How Pinterest Scaled with MySQL Sharding: A Deep Dive into Their Storage Architecture

Business Requirements

The system must be highly stable, easy to operate, and horizontally extensible.

Pins generated by users must be permanently accessible.

Requests for N pins must be returned in a deterministic order (e.g., reverse creation time or custom sorting).

Updates should be fast, while achieving eventual consistency may require additional mechanisms such as distributed transaction logs.

Design Principles and Notes

Because data spans multiple databases, joins and foreign keys cannot be used across shards; only sub‑queries within a single shard are allowed. Load balancing is essential, and moving data piece‑by‑piece is avoided; instead, whole virtual nodes are migrated to physical nodes when necessary.

A simple, reliable solution was needed for rapid prototyping on a distributed data platform where each node remains highly stable.

All data is replicated to slave nodes for high availability and periodically exported to S3 via MapReduce. In production, only the master node is written to; slaves are read‑only and lag behind, making them unsuitable for direct reads.

A globally unique 64‑bit ID (UUID) is generated for every object, encoding shard ID, type ID, and a local auto‑increment ID.

How We Partition Data

We chose mature MySQL as the foundation, avoiding newer NoSQL solutions (MongoDB, Cassandra, Membase) that were deemed insufficiently stable at the time.

Initially we deployed eight EC2 instances, each running a MySQL master‑slave pair. Every MySQL instance hosts multiple databases named db00000, db00001, …, each representing a shard. A configuration table stored the mapping of shards to physical machines, persisted in ZooKeeper.

When a shard needs to move or a machine fails, the configuration is updated and propagated to all MySQL servers.

Object Tables

Object tables store pins, users, boards, comments, etc. Each row contains a local auto‑increment ID and a blob column holding the entire object as JSON.

Creating a new pin involves assembling the JSON blob, determining a shard ID (often the same as the board’s shard), inserting the blob into the object table, retrieving the local ID, and finally constructing the 64‑bit global ID.

Updates are performed in a single MySQL transaction (read‑modify‑write).
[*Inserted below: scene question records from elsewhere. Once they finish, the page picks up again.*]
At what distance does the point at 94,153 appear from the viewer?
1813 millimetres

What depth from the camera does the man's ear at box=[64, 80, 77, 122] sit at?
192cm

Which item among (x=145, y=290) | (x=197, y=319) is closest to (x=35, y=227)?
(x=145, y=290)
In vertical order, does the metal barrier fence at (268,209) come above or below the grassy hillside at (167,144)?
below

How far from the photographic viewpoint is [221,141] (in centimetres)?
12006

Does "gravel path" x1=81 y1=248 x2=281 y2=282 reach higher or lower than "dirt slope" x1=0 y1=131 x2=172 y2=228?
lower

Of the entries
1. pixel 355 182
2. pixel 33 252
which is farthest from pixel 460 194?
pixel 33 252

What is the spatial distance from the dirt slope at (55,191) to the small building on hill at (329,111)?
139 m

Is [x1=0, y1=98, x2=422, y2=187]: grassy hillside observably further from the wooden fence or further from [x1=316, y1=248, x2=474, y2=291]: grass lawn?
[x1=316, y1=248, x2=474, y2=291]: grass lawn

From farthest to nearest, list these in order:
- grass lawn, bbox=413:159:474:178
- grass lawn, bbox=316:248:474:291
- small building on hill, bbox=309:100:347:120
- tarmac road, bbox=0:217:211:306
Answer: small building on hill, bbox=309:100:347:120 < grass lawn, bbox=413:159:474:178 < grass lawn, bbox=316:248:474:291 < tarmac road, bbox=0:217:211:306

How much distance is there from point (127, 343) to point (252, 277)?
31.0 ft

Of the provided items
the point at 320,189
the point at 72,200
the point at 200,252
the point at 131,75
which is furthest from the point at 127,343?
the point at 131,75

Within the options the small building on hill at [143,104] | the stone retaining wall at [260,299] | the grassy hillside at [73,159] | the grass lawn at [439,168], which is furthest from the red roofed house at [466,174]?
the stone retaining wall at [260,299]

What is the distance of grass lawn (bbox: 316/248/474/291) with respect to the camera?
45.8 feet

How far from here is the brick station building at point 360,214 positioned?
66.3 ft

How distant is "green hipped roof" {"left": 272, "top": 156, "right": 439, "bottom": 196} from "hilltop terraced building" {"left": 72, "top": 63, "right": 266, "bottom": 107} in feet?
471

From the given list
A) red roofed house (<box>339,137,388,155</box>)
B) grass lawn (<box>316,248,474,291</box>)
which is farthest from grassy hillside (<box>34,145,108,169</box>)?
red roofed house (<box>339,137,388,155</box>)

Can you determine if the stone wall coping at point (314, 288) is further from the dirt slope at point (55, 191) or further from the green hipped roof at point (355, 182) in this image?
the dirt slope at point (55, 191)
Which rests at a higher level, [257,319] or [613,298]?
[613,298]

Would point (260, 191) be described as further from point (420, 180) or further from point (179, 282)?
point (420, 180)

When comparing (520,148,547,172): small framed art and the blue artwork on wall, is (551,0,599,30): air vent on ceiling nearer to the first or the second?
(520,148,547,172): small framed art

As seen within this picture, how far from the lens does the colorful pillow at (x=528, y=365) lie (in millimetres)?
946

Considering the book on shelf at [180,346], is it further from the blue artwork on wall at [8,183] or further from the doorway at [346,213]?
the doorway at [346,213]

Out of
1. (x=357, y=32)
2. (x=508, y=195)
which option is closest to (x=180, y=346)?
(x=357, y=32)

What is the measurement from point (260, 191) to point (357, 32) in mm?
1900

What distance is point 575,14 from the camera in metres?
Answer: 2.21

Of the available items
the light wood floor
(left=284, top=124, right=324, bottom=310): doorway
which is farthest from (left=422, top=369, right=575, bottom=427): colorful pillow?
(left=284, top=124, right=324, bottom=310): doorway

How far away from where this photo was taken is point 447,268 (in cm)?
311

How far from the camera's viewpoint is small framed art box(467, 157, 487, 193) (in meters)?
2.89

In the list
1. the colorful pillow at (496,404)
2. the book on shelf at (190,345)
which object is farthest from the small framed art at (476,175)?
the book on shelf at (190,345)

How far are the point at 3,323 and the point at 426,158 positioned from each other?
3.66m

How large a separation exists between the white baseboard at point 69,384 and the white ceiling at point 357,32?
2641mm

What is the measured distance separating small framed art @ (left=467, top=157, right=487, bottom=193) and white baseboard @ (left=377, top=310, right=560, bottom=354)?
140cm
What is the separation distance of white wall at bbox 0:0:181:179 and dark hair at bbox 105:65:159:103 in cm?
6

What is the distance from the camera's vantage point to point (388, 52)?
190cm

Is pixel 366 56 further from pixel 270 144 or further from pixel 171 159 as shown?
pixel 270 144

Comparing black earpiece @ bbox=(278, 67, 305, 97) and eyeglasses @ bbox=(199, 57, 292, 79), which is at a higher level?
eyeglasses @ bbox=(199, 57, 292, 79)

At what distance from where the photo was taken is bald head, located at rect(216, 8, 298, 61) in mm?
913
Deletions can be hard deletes or soft deletes by adding an active flag set to false and filtering on the client side.

Mapping Tables

Mapping tables capture relationships such as board‑to‑pin. Each mapping row contains three columns: from (source ID), to (target ID), and sequence (used for ordering). A composite index on ( from, to, sequence) is created, and rows are sharded by the from object's shard ID.

For reverse lookups, separate tables (e.g., pin_owned_by_board) are created. The sequence field often stores a Unix timestamp to provide monotonic ordering.

Typical query pattern: retrieve up to 50 pin_id s from a board’s mapping table, then fetch the corresponding pin objects.

Scaling Strategies

Three primary scaling methods are used:

Upgrade existing machines (more CPU, RAM, faster disks).

Add new shard ranges: initially only the first 4 K shards (0‑4095) were populated; later additional MySQL servers were introduced to host shards 4096‑8191.

Move existing shards to new machines: for example, split shards 0‑511 from an old server into two new master‑slave pairs, each handling half the range.

Advantages

The UUID generation scheme allows easy creation of globally unique identifiers without needing MySQL ALTER operations. Adding new JSON fields or new mapping tables requires only schema‑level changes in the application code, not costly database migrations.

Mod Shard (Hash‑Based Sharding)

For data that cannot be accessed by ID (e.g., mapping a Facebook ID to a Pinterest ID), a separate hash‑based shard system is used. The shard is computed as shard = md5("1.2.3.4") % 4096, and a configuration file maps each hash bucket to a physical shard.

Final Thoughts

The system has been in production at Pinterest for over three and a half years and continues to serve massive traffic. While it does not guarantee full ACID properties, it provides sufficient reliability and performance for Pinterest’s workloads. Failure recovery relies on ZooKeeper‑stored shard configurations and manual promotion of slaves to masters when a master fails.

Overall, the design demonstrates that a carefully engineered MySQL sharding architecture can meet the demanding scalability and stability needs of a fast‑growing internet service.